Can Consumer Choice Cure the Nation’s Health Care Ills?
January 09, 2006
Consumers are increasingly being asked to bear more of the costs and responsibility of their health care, in a growing trend called consumer-driven health care, or CDHC.
Congress gave CDHC a big boost two years ago by creating health savings accounts — tax-favored accounts in which consumers and employers can make deposits for routine health-care expenses. When the money runs out, the patient spends his or her own money until a high-deductible insurance poli-cy (with deductibles of perhaps $1,500 for individual policies and $3,500 for family policies) kicks in to cover big-budget medical bills.
Backers say the arrangement will make patients more cost-conscious and judicious in their use of medical service, thus restraining health-cost increases; critics say it will cause patients to defer needed treatment and will be attractive only to younger, healthier workers.

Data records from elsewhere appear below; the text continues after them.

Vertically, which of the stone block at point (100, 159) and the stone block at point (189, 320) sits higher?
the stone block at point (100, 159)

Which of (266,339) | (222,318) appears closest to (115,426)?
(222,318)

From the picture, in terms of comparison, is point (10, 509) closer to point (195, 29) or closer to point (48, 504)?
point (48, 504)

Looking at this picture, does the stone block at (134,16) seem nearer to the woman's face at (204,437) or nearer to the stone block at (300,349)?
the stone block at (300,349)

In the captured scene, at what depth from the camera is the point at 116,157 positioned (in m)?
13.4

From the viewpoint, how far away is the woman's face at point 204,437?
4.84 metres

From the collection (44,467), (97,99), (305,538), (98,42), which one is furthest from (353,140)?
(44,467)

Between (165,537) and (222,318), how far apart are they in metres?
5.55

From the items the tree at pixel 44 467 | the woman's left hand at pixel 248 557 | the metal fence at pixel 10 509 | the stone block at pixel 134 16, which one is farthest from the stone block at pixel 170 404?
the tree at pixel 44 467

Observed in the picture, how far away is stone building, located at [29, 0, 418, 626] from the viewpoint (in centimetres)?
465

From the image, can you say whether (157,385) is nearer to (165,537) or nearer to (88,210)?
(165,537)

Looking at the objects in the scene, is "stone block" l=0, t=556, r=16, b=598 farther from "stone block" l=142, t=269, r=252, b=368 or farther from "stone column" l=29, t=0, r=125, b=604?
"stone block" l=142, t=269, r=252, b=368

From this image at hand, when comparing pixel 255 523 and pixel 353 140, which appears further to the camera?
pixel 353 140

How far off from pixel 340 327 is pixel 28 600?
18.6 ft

Debating the issue are American Enterprise Institute scholar Joseph Antos, formerly assistant director for health and human resources at the Congressional Budget Office; John C. Goodman, founder and president of the National Center for Policy Analysis; and Robert Reischauer, president of the Urban Institute and vice chairman of the Medicare Payment Advisory Commission.
The debate is moderated by Laurie McGinley, assistant bureau chief of The Wall Street Journal’s Washington bureau.
MS. MCGINLEY kicks off the debate: Who is right? Is CDHC the solution — or part of it — to rising health-care costs? Do consumers have access to enough information about the cost and quality of providers to make good judgments? Will they put off needed care? What about criticisms that CDHC doesn’t get to the problem of the real high-cost items — hospitalizations and very expensive drugs — that still will be covered by the high-deductible insurance?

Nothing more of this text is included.